START
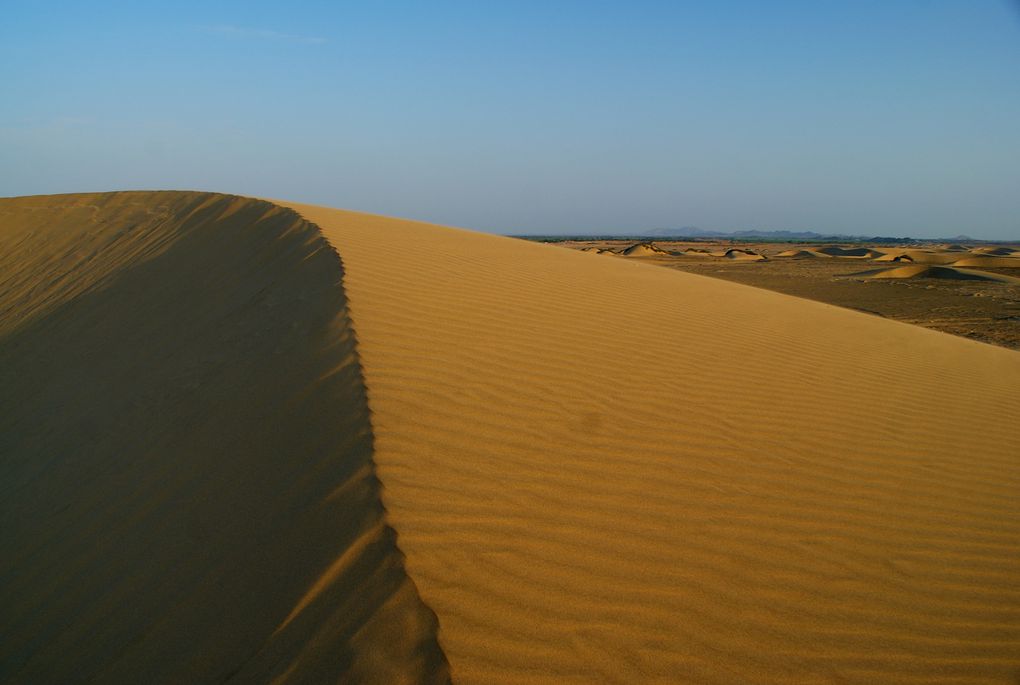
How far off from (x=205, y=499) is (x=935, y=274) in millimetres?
28389

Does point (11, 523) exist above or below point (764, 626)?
below

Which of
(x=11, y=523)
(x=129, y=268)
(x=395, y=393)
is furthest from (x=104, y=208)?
(x=395, y=393)

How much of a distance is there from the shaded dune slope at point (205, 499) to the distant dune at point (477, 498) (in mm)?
15

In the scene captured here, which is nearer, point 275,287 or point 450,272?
point 275,287

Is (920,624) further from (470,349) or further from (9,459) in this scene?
(9,459)

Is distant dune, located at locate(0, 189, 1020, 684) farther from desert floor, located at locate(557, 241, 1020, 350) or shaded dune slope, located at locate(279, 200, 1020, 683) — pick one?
desert floor, located at locate(557, 241, 1020, 350)

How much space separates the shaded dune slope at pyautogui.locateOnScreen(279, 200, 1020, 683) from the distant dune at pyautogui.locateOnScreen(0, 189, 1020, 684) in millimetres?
16

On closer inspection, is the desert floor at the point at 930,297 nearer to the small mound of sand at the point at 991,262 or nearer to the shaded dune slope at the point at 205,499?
the small mound of sand at the point at 991,262

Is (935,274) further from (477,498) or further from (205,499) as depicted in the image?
(205,499)

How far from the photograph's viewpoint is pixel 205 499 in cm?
302

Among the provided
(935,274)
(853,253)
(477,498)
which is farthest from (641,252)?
(477,498)

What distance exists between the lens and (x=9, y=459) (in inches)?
172

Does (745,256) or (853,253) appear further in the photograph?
(853,253)

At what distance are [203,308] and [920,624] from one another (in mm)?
5767
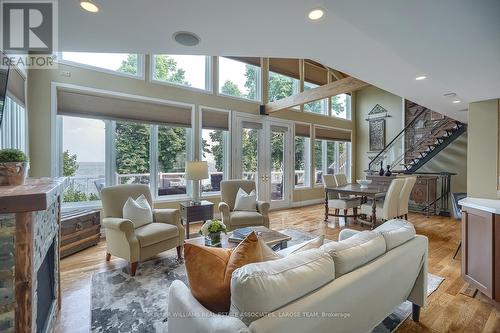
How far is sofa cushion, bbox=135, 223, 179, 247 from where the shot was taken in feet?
9.05

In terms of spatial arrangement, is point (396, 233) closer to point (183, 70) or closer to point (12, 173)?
point (12, 173)

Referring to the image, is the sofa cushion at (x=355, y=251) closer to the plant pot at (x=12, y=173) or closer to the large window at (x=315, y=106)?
the plant pot at (x=12, y=173)

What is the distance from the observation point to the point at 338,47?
250 cm

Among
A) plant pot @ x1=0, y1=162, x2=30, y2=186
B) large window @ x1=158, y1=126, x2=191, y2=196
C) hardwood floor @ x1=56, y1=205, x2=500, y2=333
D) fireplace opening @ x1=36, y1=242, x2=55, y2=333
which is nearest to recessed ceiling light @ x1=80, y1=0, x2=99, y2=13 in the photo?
plant pot @ x1=0, y1=162, x2=30, y2=186

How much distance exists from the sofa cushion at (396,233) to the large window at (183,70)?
4.45m

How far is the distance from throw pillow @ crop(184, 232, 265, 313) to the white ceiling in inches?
57.4

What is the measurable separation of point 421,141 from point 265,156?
4.12m

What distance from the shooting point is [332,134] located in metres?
7.92

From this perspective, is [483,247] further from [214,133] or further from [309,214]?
[214,133]

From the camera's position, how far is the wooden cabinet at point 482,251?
85.9 inches

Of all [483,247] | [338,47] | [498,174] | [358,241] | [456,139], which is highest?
[338,47]

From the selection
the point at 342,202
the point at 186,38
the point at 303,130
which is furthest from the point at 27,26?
the point at 303,130

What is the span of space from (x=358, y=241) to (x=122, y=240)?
2.49 meters

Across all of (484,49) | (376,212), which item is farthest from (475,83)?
(376,212)
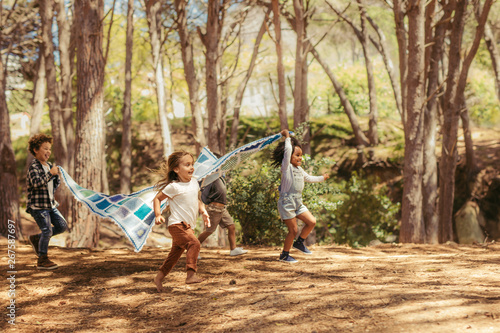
END
Turn the records above into a numbered list with one line per item, skipping blank lines and leaving out the pictures.

1. How far off from (x=205, y=499) is (x=935, y=274) in millimetres?
2. 28389
3. Does point (11, 523) exist above or below point (764, 626)?
4. below
5. Which of
6. (x=11, y=523)
7. (x=129, y=268)
8. (x=395, y=393)
9. is furthest from (x=104, y=208)?
10. (x=395, y=393)
11. How much of a distance is there from the shaded dune slope at point (205, 499) to the distant dune at point (477, 498) (in mm)?
12. 15
13. In the scene captured here, which is nearer, point 275,287 or point 450,272?
14. point 275,287
15. Is (920,624) further from (470,349) or further from (9,459) in this scene?
16. (9,459)
17. Is distant dune, located at locate(0, 189, 1020, 684) farther from desert floor, located at locate(557, 241, 1020, 350) or shaded dune slope, located at locate(279, 200, 1020, 683) — pick one?
18. desert floor, located at locate(557, 241, 1020, 350)
19. How much space separates the shaded dune slope at pyautogui.locateOnScreen(279, 200, 1020, 683) from the distant dune at pyautogui.locateOnScreen(0, 189, 1020, 684) in millimetres?
20. 16
21. On closer inspection, is the desert floor at the point at 930,297 nearer to the small mound of sand at the point at 991,262 or nearer to the shaded dune slope at the point at 205,499?
22. the small mound of sand at the point at 991,262
23. Is (935,274) further from (477,498) or further from (205,499) as depicted in the image?
24. (205,499)
25. How far from the photograph's viewpoint is pixel 205 499 in cm?
26. 302
27. Among the provided
28. (935,274)
29. (853,253)
30. (477,498)
31. which is farthest from (641,252)?
32. (477,498)
33. What distance exists between the lens and (x=9, y=459) (in inches)?
34. 172
35. Does (745,256) or (853,253) appear further in the photograph?
36. (853,253)
37. At what distance are [203,308] and [920,624] from one another (in mm)?
38. 5767
39. How far is sofa cushion, bbox=135, 223, 179, 247 from where the shot was taken in feet?
40. 9.05
41. In terms of spatial arrangement, is point (396, 233) closer to point (183, 70) or closer to point (12, 173)?
42. point (12, 173)
43. Referring to the image, is the sofa cushion at (x=355, y=251) closer to the plant pot at (x=12, y=173) or closer to the large window at (x=315, y=106)?
44. the plant pot at (x=12, y=173)
45. What is the distance from the observation point to the point at 338,47?
46. 250 cm
47. Among
48. A) plant pot @ x1=0, y1=162, x2=30, y2=186
49. B) large window @ x1=158, y1=126, x2=191, y2=196
50. C) hardwood floor @ x1=56, y1=205, x2=500, y2=333
51. D) fireplace opening @ x1=36, y1=242, x2=55, y2=333
52. which is nearest to recessed ceiling light @ x1=80, y1=0, x2=99, y2=13 in the photo?
53. plant pot @ x1=0, y1=162, x2=30, y2=186
54. How much distance exists from the sofa cushion at (396,233) to the large window at (183,70)?
55. 4.45m
56. How far is the distance from throw pillow @ crop(184, 232, 265, 313) to the white ceiling in inches?
57. 57.4
58. What is the measurable separation of point 421,141 from point 265,156?
59. 4.12m
60. What distance from the shooting point is [332,134] located in metres?
61. 7.92
62. From this perspective, is [483,247] further from [214,133] or further from [309,214]?
63. [214,133]
64. From the camera's position, how far is the wooden cabinet at point 482,251?
65. 85.9 inches
66. Of all [483,247] | [338,47] | [498,174] | [358,241] | [456,139], which is highest?
67. [338,47]
68. From the selection
69. the point at 342,202
70. the point at 186,38
71. the point at 303,130
72. which is furthest from the point at 27,26?
73. the point at 303,130
74. What is the span of space from (x=358, y=241) to (x=122, y=240)?
75. 2.49 meters
76. Across all of (484,49) | (376,212), which item is farthest from (475,83)?
77. (376,212)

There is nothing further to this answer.